** Rows from a dataset **
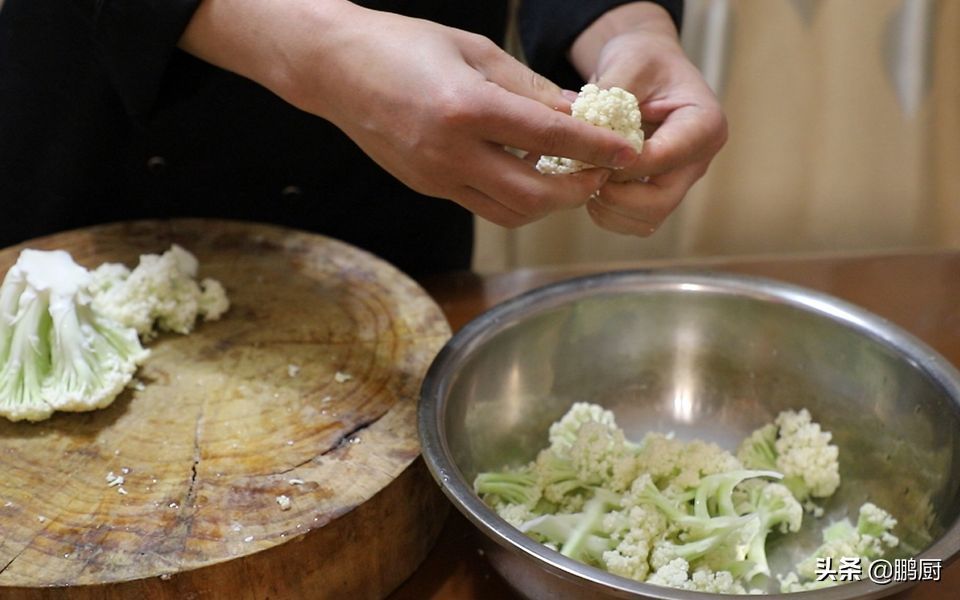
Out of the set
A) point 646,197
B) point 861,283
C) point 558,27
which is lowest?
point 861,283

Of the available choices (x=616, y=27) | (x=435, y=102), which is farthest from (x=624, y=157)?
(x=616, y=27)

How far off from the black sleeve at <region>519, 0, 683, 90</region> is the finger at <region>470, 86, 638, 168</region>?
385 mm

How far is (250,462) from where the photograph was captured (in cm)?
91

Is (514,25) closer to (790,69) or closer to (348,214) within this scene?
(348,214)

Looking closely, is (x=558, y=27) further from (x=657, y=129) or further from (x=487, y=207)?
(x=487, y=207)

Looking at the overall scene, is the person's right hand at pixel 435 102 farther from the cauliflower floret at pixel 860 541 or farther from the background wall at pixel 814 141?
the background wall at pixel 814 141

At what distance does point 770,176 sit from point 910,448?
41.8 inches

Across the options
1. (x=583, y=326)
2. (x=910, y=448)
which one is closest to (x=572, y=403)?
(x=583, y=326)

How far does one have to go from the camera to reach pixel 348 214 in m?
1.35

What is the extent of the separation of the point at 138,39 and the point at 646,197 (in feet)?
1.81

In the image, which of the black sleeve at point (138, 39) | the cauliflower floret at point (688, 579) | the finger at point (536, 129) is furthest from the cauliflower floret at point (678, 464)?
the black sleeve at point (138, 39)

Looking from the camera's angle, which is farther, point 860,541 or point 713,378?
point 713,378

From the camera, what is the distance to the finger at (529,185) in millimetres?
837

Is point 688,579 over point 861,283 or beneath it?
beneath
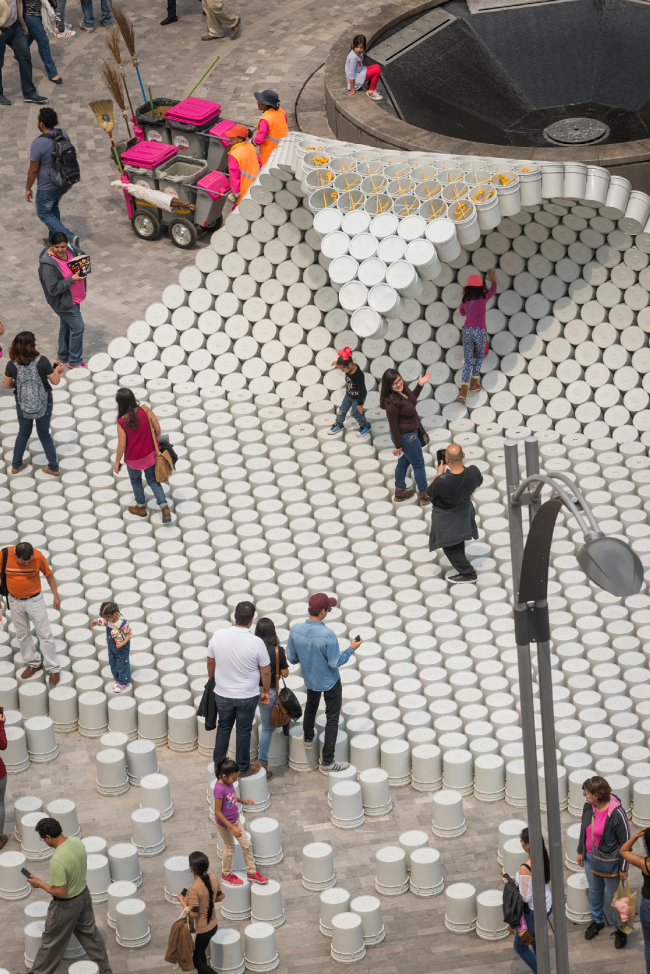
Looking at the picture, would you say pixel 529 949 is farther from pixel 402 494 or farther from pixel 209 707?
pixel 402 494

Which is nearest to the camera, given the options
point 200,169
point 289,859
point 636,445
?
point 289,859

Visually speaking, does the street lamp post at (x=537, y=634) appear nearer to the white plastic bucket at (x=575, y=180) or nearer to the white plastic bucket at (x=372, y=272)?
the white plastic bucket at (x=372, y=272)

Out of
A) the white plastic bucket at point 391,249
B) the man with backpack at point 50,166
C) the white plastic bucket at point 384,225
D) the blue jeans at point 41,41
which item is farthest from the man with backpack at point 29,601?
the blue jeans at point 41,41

** Short task **
Put each line from the one containing "What is the extent" through the end of the records, both included, into a JSON list of strings, one string per line. Omit blank lines and pictures.

** Expected answer **
[
  "What is the extent of the separation of the point at 138,39 and the point at 646,197 (in feet)?",
  "1.81",
  "In the image, which of the black sleeve at point (138, 39) | the cauliflower floret at point (688, 579) | the finger at point (536, 129) is furthest from the cauliflower floret at point (678, 464)?",
  "the black sleeve at point (138, 39)",
  "Looking from the camera's angle, which is farther, point 860,541 or point 713,378?",
  "point 713,378",
  "From the camera, what is the distance to the finger at (529,185) in millimetres?",
  "837",
  "Is point 688,579 over point 861,283 or beneath it?",
  "beneath",
  "Looking at the picture, would you say pixel 529 949 is farther from pixel 402 494 or farther from pixel 209 707?",
  "pixel 402 494",
  "Which is nearest to the camera, given the options",
  "point 200,169",
  "point 289,859",
  "point 636,445",
  "?",
  "point 289,859",
  "Visually speaking, does the street lamp post at (x=537, y=634) appear nearer to the white plastic bucket at (x=575, y=180) or nearer to the white plastic bucket at (x=372, y=272)?",
  "the white plastic bucket at (x=372, y=272)",
  "Out of",
  "A) the white plastic bucket at point 391,249",
  "B) the man with backpack at point 50,166",
  "C) the white plastic bucket at point 384,225",
  "D) the blue jeans at point 41,41",
  "which item is farthest from the man with backpack at point 29,601?",
  "the blue jeans at point 41,41"
]